- _Task to complete_
For each record here, output an exact copy.

■ ■ ■

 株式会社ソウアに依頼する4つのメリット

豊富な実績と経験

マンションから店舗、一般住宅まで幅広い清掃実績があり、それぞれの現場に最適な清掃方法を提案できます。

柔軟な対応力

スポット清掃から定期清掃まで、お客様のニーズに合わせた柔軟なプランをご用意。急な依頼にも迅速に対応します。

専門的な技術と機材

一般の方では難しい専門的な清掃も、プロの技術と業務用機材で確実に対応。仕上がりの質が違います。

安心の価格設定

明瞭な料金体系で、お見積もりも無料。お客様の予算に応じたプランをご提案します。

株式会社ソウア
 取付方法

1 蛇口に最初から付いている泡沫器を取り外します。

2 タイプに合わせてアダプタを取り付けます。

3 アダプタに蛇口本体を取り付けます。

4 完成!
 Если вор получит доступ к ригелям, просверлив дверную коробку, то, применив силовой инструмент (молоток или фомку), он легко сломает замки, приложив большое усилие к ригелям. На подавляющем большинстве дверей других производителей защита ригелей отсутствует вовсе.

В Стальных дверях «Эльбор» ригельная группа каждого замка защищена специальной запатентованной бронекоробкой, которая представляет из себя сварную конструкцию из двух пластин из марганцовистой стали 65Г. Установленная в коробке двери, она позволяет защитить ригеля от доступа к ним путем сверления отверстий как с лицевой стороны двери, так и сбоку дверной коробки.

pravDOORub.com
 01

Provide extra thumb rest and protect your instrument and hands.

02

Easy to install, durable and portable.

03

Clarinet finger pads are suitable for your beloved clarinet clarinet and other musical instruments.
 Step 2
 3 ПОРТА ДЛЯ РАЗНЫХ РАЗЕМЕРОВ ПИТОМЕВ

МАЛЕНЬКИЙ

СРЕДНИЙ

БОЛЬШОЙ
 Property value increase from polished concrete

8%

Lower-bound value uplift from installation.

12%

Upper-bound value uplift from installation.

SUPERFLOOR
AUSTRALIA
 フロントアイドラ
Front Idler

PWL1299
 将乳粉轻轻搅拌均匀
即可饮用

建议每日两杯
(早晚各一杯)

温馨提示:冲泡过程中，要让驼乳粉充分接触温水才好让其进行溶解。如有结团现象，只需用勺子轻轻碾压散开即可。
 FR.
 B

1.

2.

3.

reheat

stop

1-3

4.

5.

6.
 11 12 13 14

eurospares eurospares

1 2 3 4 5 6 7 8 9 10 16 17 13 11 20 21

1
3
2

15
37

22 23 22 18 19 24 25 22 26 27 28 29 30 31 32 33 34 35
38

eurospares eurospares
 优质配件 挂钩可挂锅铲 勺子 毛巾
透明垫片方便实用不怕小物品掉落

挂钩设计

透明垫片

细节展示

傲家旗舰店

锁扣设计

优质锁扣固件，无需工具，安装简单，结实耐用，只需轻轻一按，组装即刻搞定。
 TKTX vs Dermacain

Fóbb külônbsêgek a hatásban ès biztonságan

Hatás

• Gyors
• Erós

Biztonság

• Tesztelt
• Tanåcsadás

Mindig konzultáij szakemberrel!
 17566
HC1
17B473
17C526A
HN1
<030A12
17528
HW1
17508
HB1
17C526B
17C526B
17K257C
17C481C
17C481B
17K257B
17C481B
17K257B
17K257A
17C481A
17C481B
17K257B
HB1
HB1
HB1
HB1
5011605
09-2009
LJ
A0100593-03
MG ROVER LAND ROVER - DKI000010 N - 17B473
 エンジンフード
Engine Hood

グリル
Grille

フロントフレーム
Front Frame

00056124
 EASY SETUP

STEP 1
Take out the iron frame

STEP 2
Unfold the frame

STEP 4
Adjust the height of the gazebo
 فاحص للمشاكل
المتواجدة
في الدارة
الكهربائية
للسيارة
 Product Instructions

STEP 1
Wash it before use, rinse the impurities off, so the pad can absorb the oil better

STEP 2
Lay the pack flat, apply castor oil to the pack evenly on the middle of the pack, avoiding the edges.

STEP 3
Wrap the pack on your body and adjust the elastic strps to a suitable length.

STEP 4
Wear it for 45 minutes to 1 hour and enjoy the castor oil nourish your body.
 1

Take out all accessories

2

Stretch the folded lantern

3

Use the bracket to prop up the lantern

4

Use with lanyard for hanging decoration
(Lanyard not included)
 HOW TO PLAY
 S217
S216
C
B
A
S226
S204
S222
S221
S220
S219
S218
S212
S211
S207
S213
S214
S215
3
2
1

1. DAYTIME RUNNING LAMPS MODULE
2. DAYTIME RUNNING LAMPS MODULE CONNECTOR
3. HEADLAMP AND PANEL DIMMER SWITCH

■ ■ ■

- _Result of this task_
 株式会社ソウアに依頼する4つのメリット

豊富な実績と経験

マンションから店舗、一般住宅まで幅広い清掃実績があり、それぞれの現場に最適な清掃方法を提案できます。

柔軟な対応力

スポット清掃から定期清掃まで、お客様のニーズに合わせた柔軟なプランをご用意。急な依頼にも迅速に対応します。

専門的な技術と機材

一般の方では難しい専門的な清掃も、プロの技術と業務用機材で確実に対応。仕上がりの質が違います。

安心の価格設定

明瞭な料金体系で、お見積もりも無料。お客様の予算に応じたプランをご提案します。

株式会社ソウア
 取付方法

1 蛇口に最初から付いている泡沫器を取り外します。

2 タイプに合わせてアダプタを取り付けます。

3 アダプタに蛇口本体を取り付けます。

4 完成!
 Если вор получит доступ к ригелям, просверлив дверную коробку, то, применив силовой инструмент (молоток или фомку), он легко сломает замки, приложив большое усилие к ригелям. На подавляющем большинстве дверей других производителей защита ригелей отсутствует вовсе.

В Стальных дверях «Эльбор» ригельная группа каждого замка защищена специальной запатентованной бронекоробкой, которая представляет из себя сварную конструкцию из двух пластин из марганцовистой стали 65Г. Установленная в коробке двери, она позволяет защитить ригеля от доступа к ним путем сверления отверстий как с лицевой стороны двери, так и сбоку дверной коробки.

pravDOORub.com
 01

Provide extra thumb rest and protect your instrument and hands.

02

Easy to install, durable and portable.

03

Clarinet finger pads are suitable for your beloved clarinet clarinet and other musical instruments.
 Step 2
 3 ПОРТА ДЛЯ РАЗНЫХ РАЗЕМЕРОВ ПИТОМЕВ

МАЛЕНЬКИЙ

СРЕДНИЙ

БОЛЬШОЙ
 Property value increase from polished concrete

8%

Lower-bound value uplift from installation.

12%

Upper-bound value uplift from installation.

SUPERFLOOR
AUSTRALIA
 フロントアイドラ
Front Idler

PWL1299
 将乳粉轻轻搅拌均匀
即可饮用

建议每日两杯
(早晚各一杯)

温馨提示:冲泡过程中，要让驼乳粉充分接触温水才好让其进行溶解。如有结团现象，只需用勺子轻轻碾压散开即可。
 FR.
 B

1.

2.

3.

reheat

stop

1-3

4.

5.

6.
 11 12 13 14

eurospares eurospares

1 2 3 4 5 6 7 8 9 10 16 17 13 11 20 21

1
3
2

15
37

22 23 22 18 19 24 25 22 26 27 28 29 30 31 32 33 34 35
38

eurospares eurospares
 优质配件 挂钩可挂锅铲 勺子 毛巾
透明垫片方便实用不怕小物品掉落

挂钩设计

透明垫片

细节展示

傲家旗舰店

锁扣设计

优质锁扣固件，无需工具，安装简单，结实耐用，只需轻轻一按，组装即刻搞定。
 TKTX vs Dermacain

Fóbb külônbsêgek a hatásban ès biztonságan

Hatás

• Gyors
• Erós

Biztonság

• Tesztelt
• Tanåcsadás

Mindig konzultáij szakemberrel!
 17566
HC1
17B473
17C526A
HN1
<030A12
17528
HW1
17508
HB1
17C526B
17C526B
17K257C
17C481C
17C481B
17K257B
17C481B
17K257B
17K257A
17C481A
17C481B
17K257B
HB1
HB1
HB1
HB1
5011605
09-2009
LJ
A0100593-03
MG ROVER LAND ROVER - DKI000010 N - 17B473
 エンジンフード
Engine Hood

グリル
Grille

フロントフレーム
Front Frame

00056124
 EASY SETUP

STEP 1
Take out the iron frame

STEP 2
Unfold the frame

STEP 4
Adjust the height of the gazebo
 فاحص للمشاكل
المتواجدة
في الدارة
الكهربائية
للسيارة
 Product Instructions

STEP 1
Wash it before use, rinse the impurities off, so the pad can absorb the oil better

STEP 2
Lay the pack flat, apply castor oil to the pack evenly on the middle of the pack, avoiding the edges.

STEP 3
Wrap the pack on your body and adjust the elastic strps to a suitable length.

STEP 4
Wear it for 45 minutes to 1 hour and enjoy the castor oil nourish your body.
 1

Take out all accessories

2

Stretch the folded lantern

3

Use the bracket to prop up the lantern

4

Use with lanyard for hanging decoration
(Lanyard not included)
 HOW TO PLAY
 S217
S216
C
B
A
S226
S204
S222
S221
S220
S219
S218
S212
S211
S207
S213
S214
S215
3
2
1

1. DAYTIME RUNNING LAMPS MODULE
2. DAYTIME RUNNING LAMPS MODULE CONNECTOR
3. HEADLAMP AND PANEL DIMMER SWITCH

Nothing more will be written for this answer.